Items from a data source
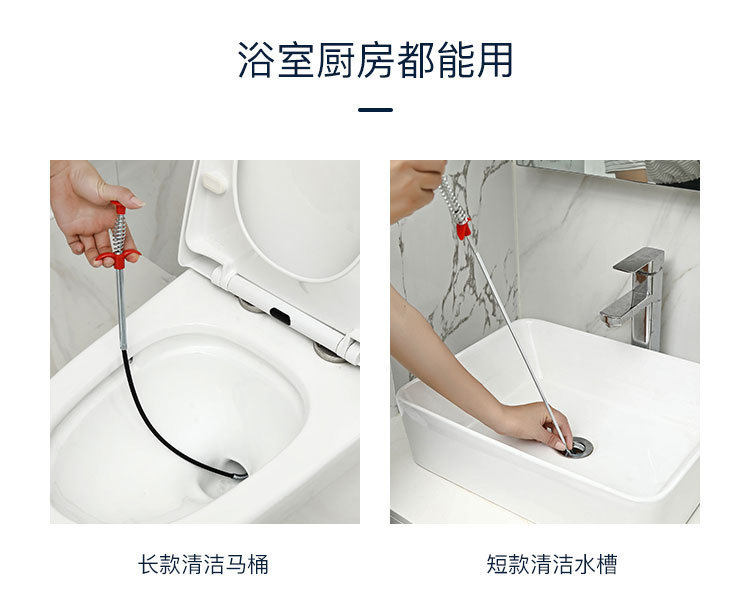 浴室厨房都能用

长款清洁马桶

短款清洁水槽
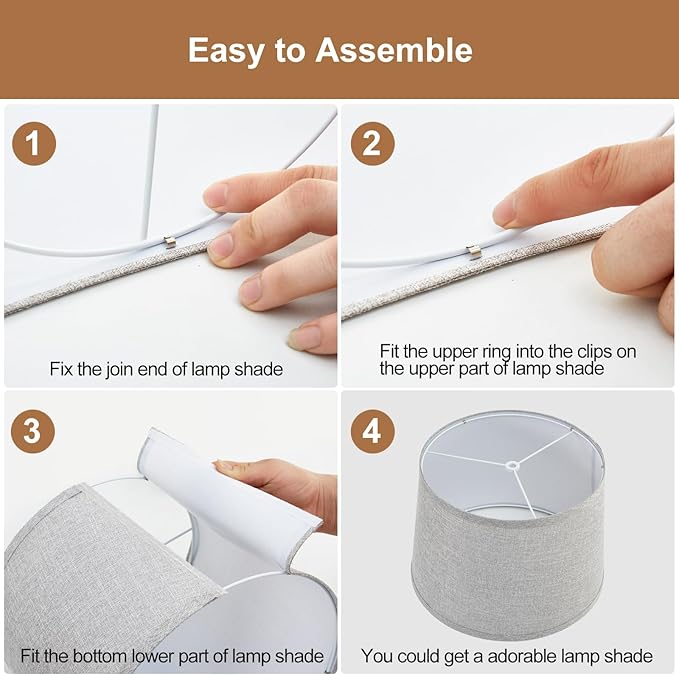 Easy to Assemble

1

Fix the join end of lamp shade

2

Fit the upper ring into the clips on the upper part of lamp shade

3

Fit the bottom lower part of lamp shade

4

You could get a adorable lamp shade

Your assignment >> Your answer must be the lines from the one holding "Easy to Assemble" through the final line of the records above, exactly as written and without any pictures.

Task answer >>
 Easy to Assemble

1

Fix the join end of lamp shade

2

Fit the upper ring into the clips on the upper part of lamp shade

3

Fit the bottom lower part of lamp shade

4

You could get a adorable lamp shade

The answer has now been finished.